▶ EXERCISE BRIEF
Transcribe the lines below exactly, beginning with the line that holds "As depicted, is" and ending with the final line, both included. Pictures are to be left out.

▶ STORED ROWS
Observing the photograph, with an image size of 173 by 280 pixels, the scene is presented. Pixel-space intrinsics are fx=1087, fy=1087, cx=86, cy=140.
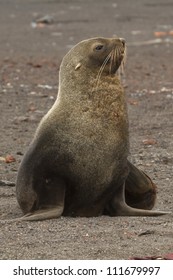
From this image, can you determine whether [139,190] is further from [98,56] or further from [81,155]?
[98,56]

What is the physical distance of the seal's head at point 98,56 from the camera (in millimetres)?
7930

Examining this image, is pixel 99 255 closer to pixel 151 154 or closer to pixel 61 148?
pixel 61 148

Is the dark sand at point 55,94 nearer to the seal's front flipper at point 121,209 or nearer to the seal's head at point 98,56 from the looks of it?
the seal's front flipper at point 121,209

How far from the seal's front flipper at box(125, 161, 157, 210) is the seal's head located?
75 centimetres

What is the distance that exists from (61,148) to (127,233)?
3.04 feet

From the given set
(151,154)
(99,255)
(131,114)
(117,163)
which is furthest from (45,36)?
(99,255)

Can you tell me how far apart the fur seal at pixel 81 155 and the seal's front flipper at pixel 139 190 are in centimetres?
8

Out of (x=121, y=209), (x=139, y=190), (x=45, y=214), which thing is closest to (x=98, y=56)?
(x=139, y=190)

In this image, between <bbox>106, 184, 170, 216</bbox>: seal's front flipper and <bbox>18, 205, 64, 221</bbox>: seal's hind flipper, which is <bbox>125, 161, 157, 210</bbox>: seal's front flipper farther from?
<bbox>18, 205, 64, 221</bbox>: seal's hind flipper

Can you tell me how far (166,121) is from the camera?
12016 millimetres

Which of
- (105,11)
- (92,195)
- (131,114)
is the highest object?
(92,195)

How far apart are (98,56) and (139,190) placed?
1.03m

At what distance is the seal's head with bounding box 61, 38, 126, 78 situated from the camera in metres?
7.93

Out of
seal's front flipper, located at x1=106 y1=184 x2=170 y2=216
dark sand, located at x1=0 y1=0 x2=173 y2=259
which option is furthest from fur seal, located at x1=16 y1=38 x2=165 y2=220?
dark sand, located at x1=0 y1=0 x2=173 y2=259
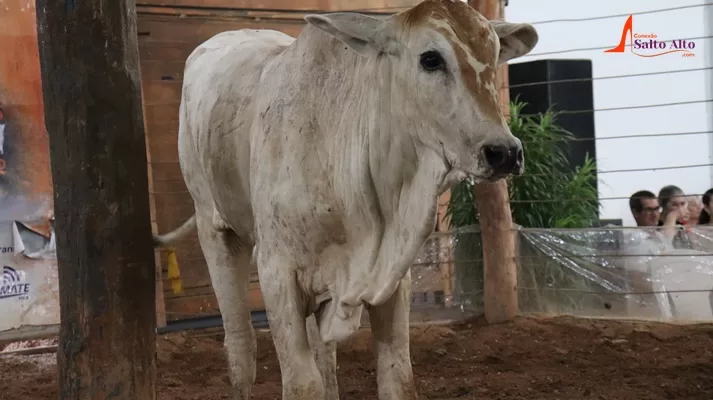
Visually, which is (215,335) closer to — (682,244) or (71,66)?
(682,244)

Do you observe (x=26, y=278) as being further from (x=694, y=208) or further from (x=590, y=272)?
(x=694, y=208)

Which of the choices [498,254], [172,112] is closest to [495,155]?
[498,254]

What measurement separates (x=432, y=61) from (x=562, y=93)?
18.0 feet

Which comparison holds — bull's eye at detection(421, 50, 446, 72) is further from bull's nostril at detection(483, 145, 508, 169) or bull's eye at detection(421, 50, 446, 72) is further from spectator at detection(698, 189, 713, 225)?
spectator at detection(698, 189, 713, 225)

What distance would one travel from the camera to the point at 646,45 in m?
7.50

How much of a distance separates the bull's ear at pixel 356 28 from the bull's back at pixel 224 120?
23.4 inches

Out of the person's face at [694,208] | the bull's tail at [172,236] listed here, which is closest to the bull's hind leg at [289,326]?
the bull's tail at [172,236]

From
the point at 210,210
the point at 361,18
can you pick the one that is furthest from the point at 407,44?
the point at 210,210

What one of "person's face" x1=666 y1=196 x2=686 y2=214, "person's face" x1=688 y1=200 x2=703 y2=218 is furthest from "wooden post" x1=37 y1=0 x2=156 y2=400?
"person's face" x1=688 y1=200 x2=703 y2=218

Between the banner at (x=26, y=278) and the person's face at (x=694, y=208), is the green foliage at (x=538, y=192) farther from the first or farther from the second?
the banner at (x=26, y=278)

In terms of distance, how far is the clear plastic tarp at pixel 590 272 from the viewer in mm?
4852

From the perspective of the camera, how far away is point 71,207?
2.60m

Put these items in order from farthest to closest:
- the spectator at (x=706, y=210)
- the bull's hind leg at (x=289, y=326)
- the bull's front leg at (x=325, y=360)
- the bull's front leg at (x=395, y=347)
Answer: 1. the spectator at (x=706, y=210)
2. the bull's front leg at (x=325, y=360)
3. the bull's front leg at (x=395, y=347)
4. the bull's hind leg at (x=289, y=326)

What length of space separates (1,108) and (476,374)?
314cm
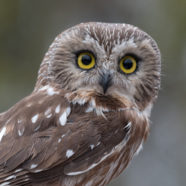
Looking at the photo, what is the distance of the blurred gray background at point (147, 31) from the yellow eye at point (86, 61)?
20.4ft

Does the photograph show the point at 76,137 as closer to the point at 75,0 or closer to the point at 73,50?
the point at 73,50

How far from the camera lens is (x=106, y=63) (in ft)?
17.4

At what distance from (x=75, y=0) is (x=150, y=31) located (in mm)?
1925

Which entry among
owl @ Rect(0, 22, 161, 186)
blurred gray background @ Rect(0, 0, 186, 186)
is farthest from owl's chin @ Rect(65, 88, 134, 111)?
blurred gray background @ Rect(0, 0, 186, 186)

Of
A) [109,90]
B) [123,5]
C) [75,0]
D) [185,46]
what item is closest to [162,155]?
[185,46]

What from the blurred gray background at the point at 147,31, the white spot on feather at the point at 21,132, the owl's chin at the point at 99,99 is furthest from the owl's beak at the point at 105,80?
the blurred gray background at the point at 147,31

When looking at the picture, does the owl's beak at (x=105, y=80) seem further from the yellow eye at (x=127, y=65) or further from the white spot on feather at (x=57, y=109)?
the white spot on feather at (x=57, y=109)

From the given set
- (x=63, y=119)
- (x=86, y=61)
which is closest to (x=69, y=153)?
(x=63, y=119)

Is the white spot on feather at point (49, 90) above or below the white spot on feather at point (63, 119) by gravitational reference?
above

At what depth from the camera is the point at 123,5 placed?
42.1 ft

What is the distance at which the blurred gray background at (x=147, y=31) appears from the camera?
11.7m

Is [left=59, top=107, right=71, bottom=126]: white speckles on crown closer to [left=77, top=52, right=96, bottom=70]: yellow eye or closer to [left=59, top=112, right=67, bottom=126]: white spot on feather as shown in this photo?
[left=59, top=112, right=67, bottom=126]: white spot on feather

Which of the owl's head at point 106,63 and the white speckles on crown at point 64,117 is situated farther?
→ the owl's head at point 106,63

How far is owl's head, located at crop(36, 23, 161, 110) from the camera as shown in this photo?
5316 mm
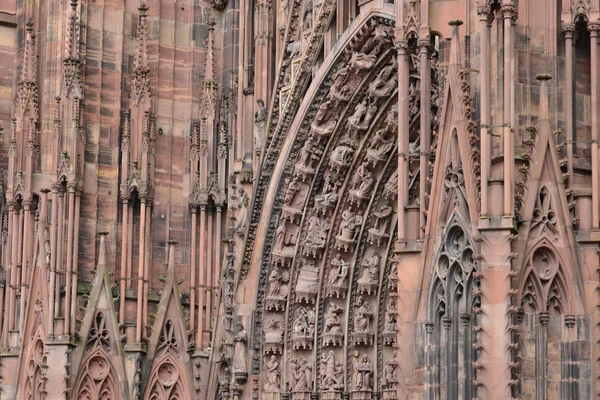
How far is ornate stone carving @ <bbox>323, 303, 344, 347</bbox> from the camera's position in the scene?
27.6 meters

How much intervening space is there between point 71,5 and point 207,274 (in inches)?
207

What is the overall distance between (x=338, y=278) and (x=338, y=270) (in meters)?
0.12

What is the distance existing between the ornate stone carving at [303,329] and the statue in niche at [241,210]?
1758mm

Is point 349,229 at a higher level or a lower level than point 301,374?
higher

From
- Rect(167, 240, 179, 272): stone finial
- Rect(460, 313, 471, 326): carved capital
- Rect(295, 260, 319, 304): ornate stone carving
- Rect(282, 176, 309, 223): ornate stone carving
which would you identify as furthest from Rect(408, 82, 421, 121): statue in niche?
Rect(167, 240, 179, 272): stone finial

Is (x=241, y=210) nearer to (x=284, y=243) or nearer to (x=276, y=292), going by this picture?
(x=284, y=243)

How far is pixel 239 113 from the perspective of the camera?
29562 mm

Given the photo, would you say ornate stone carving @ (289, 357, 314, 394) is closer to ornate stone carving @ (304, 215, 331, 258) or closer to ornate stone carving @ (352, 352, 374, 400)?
ornate stone carving @ (352, 352, 374, 400)

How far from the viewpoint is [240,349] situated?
28406 millimetres

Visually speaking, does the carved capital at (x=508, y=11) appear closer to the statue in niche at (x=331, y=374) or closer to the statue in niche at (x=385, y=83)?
the statue in niche at (x=385, y=83)

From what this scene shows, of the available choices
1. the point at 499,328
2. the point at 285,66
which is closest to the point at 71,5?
the point at 285,66

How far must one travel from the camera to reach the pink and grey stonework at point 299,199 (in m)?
21.1

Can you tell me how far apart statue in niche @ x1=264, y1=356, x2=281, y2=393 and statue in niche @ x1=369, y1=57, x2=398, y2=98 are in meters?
4.63

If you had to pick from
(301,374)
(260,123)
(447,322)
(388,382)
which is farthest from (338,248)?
(447,322)
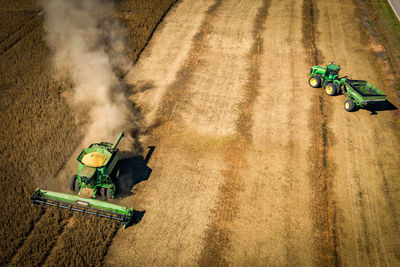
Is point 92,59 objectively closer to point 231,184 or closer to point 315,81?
point 231,184

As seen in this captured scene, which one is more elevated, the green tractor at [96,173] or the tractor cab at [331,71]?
the green tractor at [96,173]

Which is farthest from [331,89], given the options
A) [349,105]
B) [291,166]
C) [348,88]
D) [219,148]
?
[219,148]

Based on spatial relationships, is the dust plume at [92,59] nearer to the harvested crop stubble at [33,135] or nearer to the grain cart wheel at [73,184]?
the harvested crop stubble at [33,135]

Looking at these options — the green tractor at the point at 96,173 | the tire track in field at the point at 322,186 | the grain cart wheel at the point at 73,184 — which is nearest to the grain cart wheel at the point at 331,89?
the tire track in field at the point at 322,186

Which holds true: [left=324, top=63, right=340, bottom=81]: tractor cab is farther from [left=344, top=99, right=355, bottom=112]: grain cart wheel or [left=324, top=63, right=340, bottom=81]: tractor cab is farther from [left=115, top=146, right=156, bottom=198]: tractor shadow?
[left=115, top=146, right=156, bottom=198]: tractor shadow

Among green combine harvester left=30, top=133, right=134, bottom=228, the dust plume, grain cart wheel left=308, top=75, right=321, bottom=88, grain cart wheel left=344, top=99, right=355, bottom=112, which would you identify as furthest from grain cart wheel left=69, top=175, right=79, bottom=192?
grain cart wheel left=308, top=75, right=321, bottom=88

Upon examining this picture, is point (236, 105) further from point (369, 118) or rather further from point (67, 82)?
point (67, 82)

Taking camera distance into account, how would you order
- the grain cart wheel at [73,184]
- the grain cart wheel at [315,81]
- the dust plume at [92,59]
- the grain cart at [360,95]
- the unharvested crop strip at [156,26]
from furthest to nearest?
Answer: the unharvested crop strip at [156,26]
the grain cart wheel at [315,81]
the grain cart at [360,95]
the dust plume at [92,59]
the grain cart wheel at [73,184]
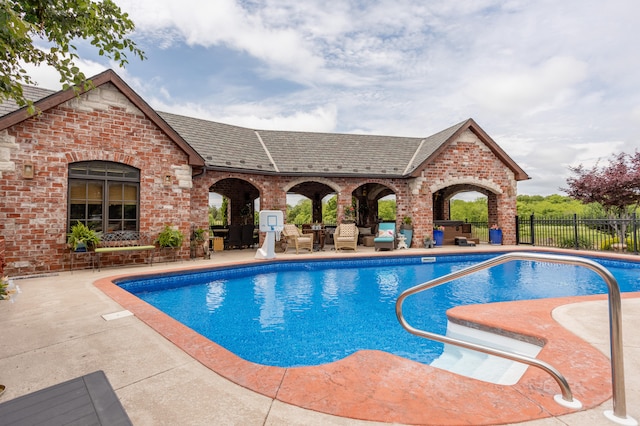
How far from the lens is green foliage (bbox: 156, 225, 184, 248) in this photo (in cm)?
896

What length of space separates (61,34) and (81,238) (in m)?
6.45

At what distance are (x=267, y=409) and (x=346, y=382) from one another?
2.07ft

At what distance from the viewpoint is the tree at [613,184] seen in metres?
12.5

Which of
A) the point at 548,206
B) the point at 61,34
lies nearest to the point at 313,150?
the point at 61,34

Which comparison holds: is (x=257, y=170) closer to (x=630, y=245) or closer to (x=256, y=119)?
(x=630, y=245)

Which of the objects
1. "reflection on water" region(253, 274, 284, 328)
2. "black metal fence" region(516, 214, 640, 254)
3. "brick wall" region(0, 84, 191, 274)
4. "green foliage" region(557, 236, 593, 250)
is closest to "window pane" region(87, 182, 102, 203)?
"brick wall" region(0, 84, 191, 274)

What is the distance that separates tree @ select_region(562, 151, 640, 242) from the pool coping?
13.3 metres

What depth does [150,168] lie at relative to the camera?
9.10m

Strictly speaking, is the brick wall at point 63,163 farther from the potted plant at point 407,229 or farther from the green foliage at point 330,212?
the green foliage at point 330,212

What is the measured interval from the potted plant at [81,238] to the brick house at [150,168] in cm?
40

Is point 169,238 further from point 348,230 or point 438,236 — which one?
point 438,236

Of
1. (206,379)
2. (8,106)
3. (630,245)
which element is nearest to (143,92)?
(8,106)

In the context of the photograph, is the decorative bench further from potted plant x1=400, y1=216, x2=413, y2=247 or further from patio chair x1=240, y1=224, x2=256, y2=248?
potted plant x1=400, y1=216, x2=413, y2=247

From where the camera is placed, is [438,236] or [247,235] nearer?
[247,235]
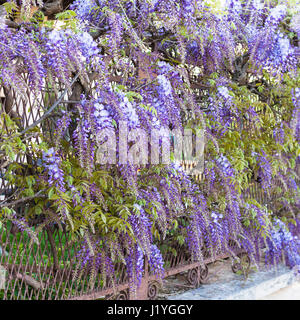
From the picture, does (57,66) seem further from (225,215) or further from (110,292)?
(225,215)

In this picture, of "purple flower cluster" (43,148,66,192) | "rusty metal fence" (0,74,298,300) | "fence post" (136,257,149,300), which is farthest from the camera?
"fence post" (136,257,149,300)

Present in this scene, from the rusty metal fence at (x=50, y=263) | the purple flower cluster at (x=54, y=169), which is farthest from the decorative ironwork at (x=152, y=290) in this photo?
the purple flower cluster at (x=54, y=169)

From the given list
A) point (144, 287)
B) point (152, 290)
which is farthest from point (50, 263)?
point (152, 290)

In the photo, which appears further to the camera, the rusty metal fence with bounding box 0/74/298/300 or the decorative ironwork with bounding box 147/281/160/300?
the decorative ironwork with bounding box 147/281/160/300

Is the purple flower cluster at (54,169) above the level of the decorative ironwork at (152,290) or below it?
above

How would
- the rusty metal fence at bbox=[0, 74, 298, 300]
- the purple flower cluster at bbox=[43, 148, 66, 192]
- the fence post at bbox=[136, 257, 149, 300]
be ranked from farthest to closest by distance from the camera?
the fence post at bbox=[136, 257, 149, 300]
the rusty metal fence at bbox=[0, 74, 298, 300]
the purple flower cluster at bbox=[43, 148, 66, 192]

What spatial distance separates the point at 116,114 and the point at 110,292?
1.22 metres

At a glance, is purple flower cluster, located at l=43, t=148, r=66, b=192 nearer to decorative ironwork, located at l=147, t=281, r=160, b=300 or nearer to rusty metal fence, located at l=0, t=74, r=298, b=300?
rusty metal fence, located at l=0, t=74, r=298, b=300

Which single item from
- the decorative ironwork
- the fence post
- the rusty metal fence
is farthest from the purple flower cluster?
the decorative ironwork

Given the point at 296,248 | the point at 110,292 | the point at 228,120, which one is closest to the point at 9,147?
the point at 110,292

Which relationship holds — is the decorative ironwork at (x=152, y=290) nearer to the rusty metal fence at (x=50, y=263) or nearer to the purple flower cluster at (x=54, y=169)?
the rusty metal fence at (x=50, y=263)

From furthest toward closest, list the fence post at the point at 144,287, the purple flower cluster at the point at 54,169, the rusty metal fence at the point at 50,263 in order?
the fence post at the point at 144,287
the rusty metal fence at the point at 50,263
the purple flower cluster at the point at 54,169

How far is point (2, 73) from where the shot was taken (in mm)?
1996

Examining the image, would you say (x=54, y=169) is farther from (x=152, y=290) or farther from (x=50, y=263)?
(x=152, y=290)
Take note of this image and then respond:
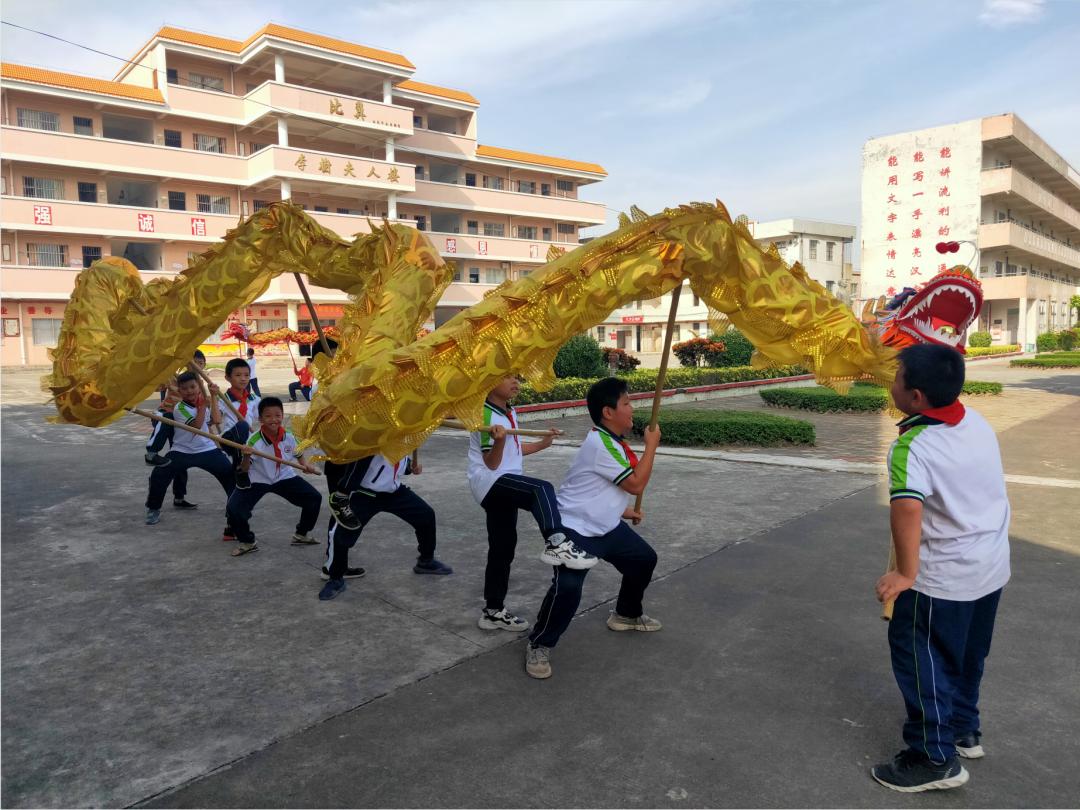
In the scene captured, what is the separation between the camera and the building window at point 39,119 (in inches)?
1097

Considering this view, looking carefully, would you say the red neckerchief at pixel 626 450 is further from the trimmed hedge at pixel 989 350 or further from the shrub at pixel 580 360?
the trimmed hedge at pixel 989 350

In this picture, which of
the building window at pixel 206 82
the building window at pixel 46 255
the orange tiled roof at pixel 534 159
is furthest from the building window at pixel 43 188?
the orange tiled roof at pixel 534 159

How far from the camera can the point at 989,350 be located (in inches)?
1448

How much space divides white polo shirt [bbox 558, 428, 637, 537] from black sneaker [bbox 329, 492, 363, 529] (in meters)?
1.66

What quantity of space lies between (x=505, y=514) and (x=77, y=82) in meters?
32.5

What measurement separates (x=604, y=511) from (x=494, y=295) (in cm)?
127

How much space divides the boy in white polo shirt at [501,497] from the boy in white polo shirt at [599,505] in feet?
0.94

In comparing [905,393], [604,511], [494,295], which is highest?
[494,295]

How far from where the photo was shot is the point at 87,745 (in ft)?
9.69

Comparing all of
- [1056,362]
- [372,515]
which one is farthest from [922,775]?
[1056,362]

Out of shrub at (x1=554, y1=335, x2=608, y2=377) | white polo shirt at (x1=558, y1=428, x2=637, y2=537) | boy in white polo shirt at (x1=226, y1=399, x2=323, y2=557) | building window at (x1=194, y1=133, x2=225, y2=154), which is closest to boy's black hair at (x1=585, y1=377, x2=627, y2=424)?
white polo shirt at (x1=558, y1=428, x2=637, y2=537)

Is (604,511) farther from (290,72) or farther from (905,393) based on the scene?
(290,72)

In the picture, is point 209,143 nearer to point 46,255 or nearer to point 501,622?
point 46,255

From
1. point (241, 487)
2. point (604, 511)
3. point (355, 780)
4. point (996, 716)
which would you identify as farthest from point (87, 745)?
point (996, 716)
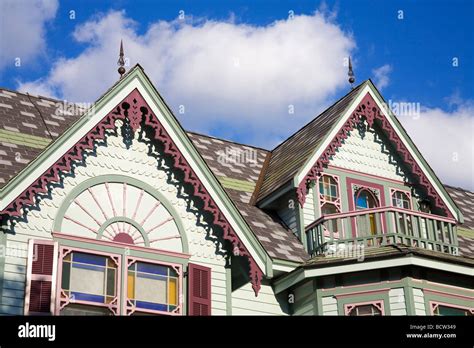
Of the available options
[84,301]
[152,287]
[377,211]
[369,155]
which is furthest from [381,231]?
[84,301]

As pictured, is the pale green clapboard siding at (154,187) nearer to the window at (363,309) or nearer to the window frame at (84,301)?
the window frame at (84,301)

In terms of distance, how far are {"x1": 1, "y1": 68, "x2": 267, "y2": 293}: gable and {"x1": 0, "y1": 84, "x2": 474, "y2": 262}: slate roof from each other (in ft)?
4.02

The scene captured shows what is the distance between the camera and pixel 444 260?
21406 mm

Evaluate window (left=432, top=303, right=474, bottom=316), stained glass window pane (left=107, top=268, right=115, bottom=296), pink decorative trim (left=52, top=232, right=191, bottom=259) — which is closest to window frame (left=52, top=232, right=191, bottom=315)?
pink decorative trim (left=52, top=232, right=191, bottom=259)

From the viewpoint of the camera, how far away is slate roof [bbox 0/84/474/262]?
20.9 metres

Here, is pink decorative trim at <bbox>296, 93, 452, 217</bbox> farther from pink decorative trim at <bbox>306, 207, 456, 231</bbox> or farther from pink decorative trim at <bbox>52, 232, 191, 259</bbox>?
pink decorative trim at <bbox>52, 232, 191, 259</bbox>

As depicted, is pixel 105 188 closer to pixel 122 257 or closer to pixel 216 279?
pixel 122 257

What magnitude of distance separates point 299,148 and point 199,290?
6907 mm

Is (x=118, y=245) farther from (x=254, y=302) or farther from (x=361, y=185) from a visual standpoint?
(x=361, y=185)

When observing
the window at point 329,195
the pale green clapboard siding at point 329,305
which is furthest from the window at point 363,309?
the window at point 329,195

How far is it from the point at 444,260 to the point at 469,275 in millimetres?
977

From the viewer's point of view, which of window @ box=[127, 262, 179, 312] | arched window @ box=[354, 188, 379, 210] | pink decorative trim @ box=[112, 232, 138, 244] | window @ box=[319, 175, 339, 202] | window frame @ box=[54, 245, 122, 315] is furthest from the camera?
arched window @ box=[354, 188, 379, 210]
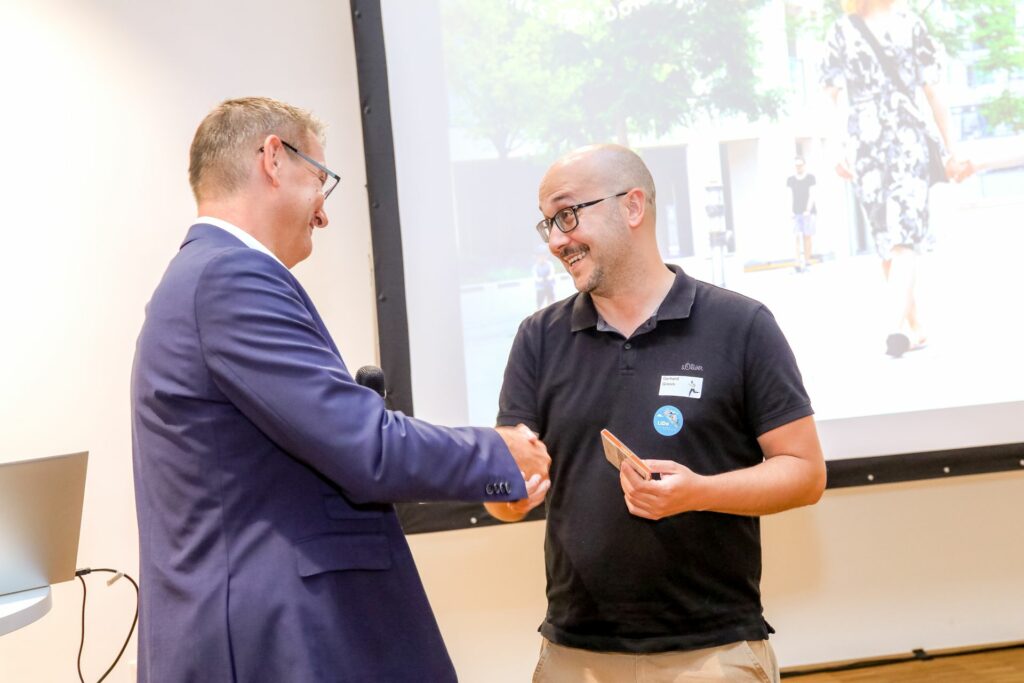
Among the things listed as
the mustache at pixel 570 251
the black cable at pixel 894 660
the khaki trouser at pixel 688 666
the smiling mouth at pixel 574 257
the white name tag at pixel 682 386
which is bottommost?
the black cable at pixel 894 660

▶ CORRECT RESPONSE
As depicted, is pixel 105 188 closer to pixel 122 257 or closer to pixel 216 279?
pixel 122 257

What magnitude of distance separates point 299,148 and point 199,290?
6907 mm

Is (x=118, y=245) farther from (x=254, y=302) or farther from (x=361, y=185) from a visual standpoint?
(x=361, y=185)

When observing
the window at point 329,195
the pale green clapboard siding at point 329,305
which is furthest from the window at point 363,309?
the window at point 329,195

How far is it from the point at 444,260 to the point at 469,275 in millimetres?
977

From the viewer's point of view, which of window @ box=[127, 262, 179, 312] | arched window @ box=[354, 188, 379, 210] | pink decorative trim @ box=[112, 232, 138, 244] | window @ box=[319, 175, 339, 202] | window frame @ box=[54, 245, 122, 315] is furthest from the camera?
arched window @ box=[354, 188, 379, 210]
Among the things listed as
the mustache at pixel 570 251
the black cable at pixel 894 660
the khaki trouser at pixel 688 666
the smiling mouth at pixel 574 257
the white name tag at pixel 682 386
which is bottommost?
the black cable at pixel 894 660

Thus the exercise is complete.